▶ Task directions
Could you update the entries below by changing every "farther from" to "more distant from" and leaving everything else as it is?

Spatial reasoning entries
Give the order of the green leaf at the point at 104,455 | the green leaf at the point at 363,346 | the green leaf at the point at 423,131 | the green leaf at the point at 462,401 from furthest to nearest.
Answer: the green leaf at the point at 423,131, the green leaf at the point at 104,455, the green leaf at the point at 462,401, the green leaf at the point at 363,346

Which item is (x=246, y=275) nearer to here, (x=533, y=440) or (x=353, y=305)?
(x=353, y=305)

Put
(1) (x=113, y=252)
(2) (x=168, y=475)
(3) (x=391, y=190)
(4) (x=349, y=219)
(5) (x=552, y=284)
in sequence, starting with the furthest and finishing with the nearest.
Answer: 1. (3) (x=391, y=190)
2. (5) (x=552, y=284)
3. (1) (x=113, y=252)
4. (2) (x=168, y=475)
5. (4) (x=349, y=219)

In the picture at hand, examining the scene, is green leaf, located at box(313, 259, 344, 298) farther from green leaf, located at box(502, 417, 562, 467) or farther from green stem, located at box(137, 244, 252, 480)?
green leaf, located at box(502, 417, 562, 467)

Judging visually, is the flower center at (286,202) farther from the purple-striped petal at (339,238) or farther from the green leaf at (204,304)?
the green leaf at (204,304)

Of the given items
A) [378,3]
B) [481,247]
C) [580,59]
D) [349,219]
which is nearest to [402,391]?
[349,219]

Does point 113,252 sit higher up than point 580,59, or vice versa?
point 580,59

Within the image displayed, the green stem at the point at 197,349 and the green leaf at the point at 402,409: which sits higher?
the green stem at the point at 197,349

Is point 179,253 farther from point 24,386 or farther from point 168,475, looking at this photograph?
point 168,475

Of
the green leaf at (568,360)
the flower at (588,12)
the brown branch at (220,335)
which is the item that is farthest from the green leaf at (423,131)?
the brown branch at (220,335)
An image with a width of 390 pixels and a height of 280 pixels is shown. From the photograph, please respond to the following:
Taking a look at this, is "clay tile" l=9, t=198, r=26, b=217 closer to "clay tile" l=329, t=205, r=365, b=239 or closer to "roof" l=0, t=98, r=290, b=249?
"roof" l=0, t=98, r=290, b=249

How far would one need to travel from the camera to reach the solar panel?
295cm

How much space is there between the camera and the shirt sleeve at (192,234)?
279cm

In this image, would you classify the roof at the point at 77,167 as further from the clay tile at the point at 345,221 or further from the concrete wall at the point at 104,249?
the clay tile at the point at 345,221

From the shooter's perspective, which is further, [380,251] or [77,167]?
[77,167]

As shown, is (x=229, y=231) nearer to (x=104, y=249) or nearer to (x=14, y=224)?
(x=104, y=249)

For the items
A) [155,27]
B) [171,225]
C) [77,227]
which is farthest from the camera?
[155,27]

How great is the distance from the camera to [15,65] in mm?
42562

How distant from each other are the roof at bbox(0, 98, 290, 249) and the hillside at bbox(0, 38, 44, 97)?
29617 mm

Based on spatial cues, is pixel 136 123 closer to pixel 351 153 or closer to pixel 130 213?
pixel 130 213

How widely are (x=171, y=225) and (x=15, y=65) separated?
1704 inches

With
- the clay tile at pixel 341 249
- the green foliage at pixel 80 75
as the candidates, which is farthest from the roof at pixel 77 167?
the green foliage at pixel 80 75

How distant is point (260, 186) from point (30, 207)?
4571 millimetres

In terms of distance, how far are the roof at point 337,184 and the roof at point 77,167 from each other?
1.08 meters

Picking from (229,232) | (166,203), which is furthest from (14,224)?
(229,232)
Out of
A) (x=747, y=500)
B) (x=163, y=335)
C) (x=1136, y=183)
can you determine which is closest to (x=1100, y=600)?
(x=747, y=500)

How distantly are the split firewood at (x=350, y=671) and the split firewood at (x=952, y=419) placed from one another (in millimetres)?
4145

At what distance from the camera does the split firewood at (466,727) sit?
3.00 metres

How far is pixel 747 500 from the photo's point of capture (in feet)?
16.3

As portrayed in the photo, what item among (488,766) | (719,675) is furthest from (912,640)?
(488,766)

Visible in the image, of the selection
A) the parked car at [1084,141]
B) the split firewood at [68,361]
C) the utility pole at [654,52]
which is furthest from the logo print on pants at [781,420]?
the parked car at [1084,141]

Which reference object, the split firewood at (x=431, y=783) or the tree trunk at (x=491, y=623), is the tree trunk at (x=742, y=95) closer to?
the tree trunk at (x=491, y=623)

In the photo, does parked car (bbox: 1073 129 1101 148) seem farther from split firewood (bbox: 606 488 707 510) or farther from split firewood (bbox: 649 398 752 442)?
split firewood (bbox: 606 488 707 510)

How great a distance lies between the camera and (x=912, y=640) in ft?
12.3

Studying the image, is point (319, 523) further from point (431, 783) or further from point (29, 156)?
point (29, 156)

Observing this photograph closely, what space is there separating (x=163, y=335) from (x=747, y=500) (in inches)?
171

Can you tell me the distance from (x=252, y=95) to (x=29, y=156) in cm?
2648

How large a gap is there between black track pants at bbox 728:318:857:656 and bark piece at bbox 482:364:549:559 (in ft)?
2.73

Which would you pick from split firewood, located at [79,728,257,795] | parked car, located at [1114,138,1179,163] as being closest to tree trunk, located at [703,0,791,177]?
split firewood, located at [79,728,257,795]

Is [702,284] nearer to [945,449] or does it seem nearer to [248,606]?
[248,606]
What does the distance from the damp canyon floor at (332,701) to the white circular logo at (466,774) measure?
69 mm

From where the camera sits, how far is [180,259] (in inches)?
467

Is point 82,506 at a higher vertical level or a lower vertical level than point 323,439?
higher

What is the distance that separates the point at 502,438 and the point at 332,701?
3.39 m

▶ Written reply
Give the order of the green leaf at the point at 104,455 | the green leaf at the point at 363,346 | the green leaf at the point at 423,131 | the green leaf at the point at 462,401 from furthest to nearest.
Answer: the green leaf at the point at 423,131, the green leaf at the point at 104,455, the green leaf at the point at 462,401, the green leaf at the point at 363,346

Which item is (x=246, y=275) nearer to here, (x=533, y=440) or (x=353, y=305)?
(x=353, y=305)

Put
(1) (x=113, y=252)
(2) (x=168, y=475)
(3) (x=391, y=190)
(4) (x=349, y=219)
(5) (x=552, y=284)
in sequence, starting with the furthest and finishing with the nearest.
Answer: 1. (3) (x=391, y=190)
2. (5) (x=552, y=284)
3. (1) (x=113, y=252)
4. (2) (x=168, y=475)
5. (4) (x=349, y=219)

In the picture at hand, examining the scene, is green leaf, located at box(313, 259, 344, 298) more distant from green leaf, located at box(502, 417, 562, 467) or more distant from green stem, located at box(137, 244, 252, 480)?
green leaf, located at box(502, 417, 562, 467)

Judging visually, is the flower center at (286,202) more distant from the purple-striped petal at (339,238) or more distant from the green leaf at (204,304)?
the green leaf at (204,304)

Of the given items
A) [378,3]
B) [481,247]
C) [580,59]
D) [349,219]
which is nearest to [402,391]?
[349,219]

Does point 113,252 sit higher up than point 580,59, or vice versa?
point 580,59

Within the image displayed, the green stem at the point at 197,349 and the green leaf at the point at 402,409: which sits higher?
the green stem at the point at 197,349

Is point 179,253 more distant from point 24,386 or more distant from point 168,475, looking at this photograph?
point 168,475

Of
the green leaf at (568,360)
the flower at (588,12)
the brown branch at (220,335)
which is the item that is farthest from the green leaf at (423,131)?
the brown branch at (220,335)
An image with a width of 390 pixels and a height of 280 pixels is shown. From the photograph, please respond to the following:
Taking a look at this, is "clay tile" l=9, t=198, r=26, b=217 closer to "clay tile" l=329, t=205, r=365, b=239 or closer to "roof" l=0, t=98, r=290, b=249?
"roof" l=0, t=98, r=290, b=249

How far would one need to travel from the camera to reach the solar panel?
295cm

How much space is there between the camera and the shirt sleeve at (192,234)?
279cm

In this image, would you classify the roof at the point at 77,167 as further from the clay tile at the point at 345,221 or further from the concrete wall at the point at 104,249?
the clay tile at the point at 345,221

From the shooter's perspective, which is further, [380,251] or [77,167]?
[77,167]

As shown, is (x=229, y=231) nearer to (x=104, y=249) or nearer to (x=14, y=224)?
(x=104, y=249)

For the items
A) [155,27]
B) [171,225]
C) [77,227]
which is farthest from the camera?
[155,27]

How great is the distance from the camera to [15,65] in mm?
42562

How distant from each other are the roof at bbox(0, 98, 290, 249) and the hillside at bbox(0, 38, 44, 97)?
29617 mm

Based on spatial cues, is pixel 136 123 closer to pixel 351 153 or closer to pixel 130 213?
pixel 130 213

How widely are (x=171, y=225) and (x=15, y=65) separated?
1704 inches

With
- the clay tile at pixel 341 249
- the green foliage at pixel 80 75
as the candidates, which is farthest from the roof at pixel 77 167?
the green foliage at pixel 80 75

How distant is point (260, 186) from point (30, 207)?
4571 millimetres

In terms of distance, how far are the roof at point 337,184 and the roof at point 77,167 from each other?
1.08 meters

Picking from (229,232) | (166,203), which is furthest from (14,224)?
(229,232)
Out of
A) (x=747, y=500)
B) (x=163, y=335)
C) (x=1136, y=183)
can you determine which is closest to (x=1100, y=600)?
(x=747, y=500)

How distantly are the split firewood at (x=350, y=671) and the split firewood at (x=952, y=419) placed from one another (in millimetres)?
4145

At what distance from the camera does the split firewood at (466,727) sit?
3.00 metres

How far is pixel 747 500 from the photo's point of capture (in feet)?
16.3

As portrayed in the photo, what item among (488,766) | (719,675) is furthest from (912,640)?
(488,766)

Visible in the image, of the selection
A) the parked car at [1084,141]
B) the split firewood at [68,361]
C) the utility pole at [654,52]
which is furthest from the logo print on pants at [781,420]?
the parked car at [1084,141]

Which reference object, the split firewood at (x=431, y=783) or the tree trunk at (x=491, y=623), is the tree trunk at (x=742, y=95) closer to?
the tree trunk at (x=491, y=623)

In the photo, does parked car (bbox: 1073 129 1101 148) seem more distant from split firewood (bbox: 606 488 707 510) or more distant from split firewood (bbox: 649 398 752 442)?
split firewood (bbox: 606 488 707 510)

How great a distance lies between the camera and (x=912, y=640) in ft?
12.3

Studying the image, is point (319, 523) further from point (431, 783) or further from point (29, 156)?
point (29, 156)

Observing this photograph closely, what space is there separating (x=163, y=335) from (x=747, y=500) (in inches)?
171

Can you tell me the distance from (x=252, y=95) to (x=29, y=156) in cm?
2648

How large a gap is there between black track pants at bbox 728:318:857:656 and bark piece at bbox 482:364:549:559 (in ft)?
2.73

Which would you pick from split firewood, located at [79,728,257,795] | parked car, located at [1114,138,1179,163] as being closest to tree trunk, located at [703,0,791,177]?
split firewood, located at [79,728,257,795]

Is [702,284] nearer to [945,449] or does it seem nearer to [248,606]?
[248,606]
What does the distance from the damp canyon floor at (332,701) to the white circular logo at (466,774) measure?
69 mm

From where the camera sits, how far is [180,259] (in inches)?
467

Is point 82,506 at a higher vertical level or a lower vertical level than point 323,439?
higher

What is the distance that separates the point at 502,438 and the point at 332,701?
3.39 m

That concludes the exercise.